It appears that sellers may have largely disappeared when bitcoin fell to $17,500 after the CeFi collapse. According to Glassnode, hodlers are still there, although no significant new demand has returned as yet.
As bitcoin continues its attempt to reverse the downward trend and get back to the $30,000 resistance, most retail investors are still sat on the sidelines as the fear of yet another price plunge keeps them there.
Glassnode, the on-chain metrics analysis website, published its weekly newsletter on 1 August, in which it asked the question as to whether bitcoin was just in a bear market relief rally, or whether this was the beginning of a more sustained trend reversal.
After the FOMC meeting markets responded positively as the expected 75 basis points rate rise came in, and chairman Powell talked with a far more dovish tone.

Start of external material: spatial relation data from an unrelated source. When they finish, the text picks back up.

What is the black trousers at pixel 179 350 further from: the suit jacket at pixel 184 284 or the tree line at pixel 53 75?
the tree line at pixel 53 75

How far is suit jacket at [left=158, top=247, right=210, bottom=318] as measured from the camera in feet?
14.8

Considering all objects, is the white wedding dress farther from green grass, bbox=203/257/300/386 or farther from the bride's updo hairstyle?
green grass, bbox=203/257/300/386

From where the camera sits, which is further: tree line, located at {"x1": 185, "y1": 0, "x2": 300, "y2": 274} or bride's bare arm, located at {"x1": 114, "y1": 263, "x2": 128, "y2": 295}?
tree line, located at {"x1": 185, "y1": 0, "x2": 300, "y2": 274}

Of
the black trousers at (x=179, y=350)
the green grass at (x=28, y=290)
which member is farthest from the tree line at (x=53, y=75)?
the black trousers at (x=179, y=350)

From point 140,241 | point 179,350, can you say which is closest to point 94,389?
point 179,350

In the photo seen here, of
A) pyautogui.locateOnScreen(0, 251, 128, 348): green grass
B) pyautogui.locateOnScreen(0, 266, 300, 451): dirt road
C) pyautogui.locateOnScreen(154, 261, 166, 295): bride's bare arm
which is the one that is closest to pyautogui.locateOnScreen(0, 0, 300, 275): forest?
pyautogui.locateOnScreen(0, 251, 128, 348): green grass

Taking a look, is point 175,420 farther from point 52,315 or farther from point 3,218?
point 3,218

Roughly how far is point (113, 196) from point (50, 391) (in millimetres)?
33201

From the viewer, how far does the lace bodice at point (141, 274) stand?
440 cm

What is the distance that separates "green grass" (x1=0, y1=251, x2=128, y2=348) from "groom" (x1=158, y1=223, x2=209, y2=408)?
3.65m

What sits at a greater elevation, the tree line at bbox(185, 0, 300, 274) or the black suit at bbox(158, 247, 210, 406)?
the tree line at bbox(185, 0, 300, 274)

All this set the scene for bitcoin and the rest of the cryptocurrency market to rally again to the upside. However, according to Glassnode, “bitcoin active addresses remain firmly within a well-defined downtrend channel.”
The on-chain analyst agrees that only the high-conviction hodlers remain, and backs this summation up with a chart containing the transactional demand, pointing out that it has traded sideways and downwards.
Fee rates that are going up for bitcoin is another sign that a recovery is firmly under way. Currently, these are historically low, with only 13.4 BTC paid in fees per day. Glassnode suggests that on-chain transaction fees breaking back above 35 BTC/day would be a good signal of recovery.
Finally, it is worth mentioning that Glassnode commented positively on the Bitcoin Lightning Network. It noted that public capacity on the network continued to print all-time-highs, reaching 4,405 BTC. An increase of 19% over the last two months despite the bearish market situation. It was suggested that this measure was a good one for gauging expanding network effects.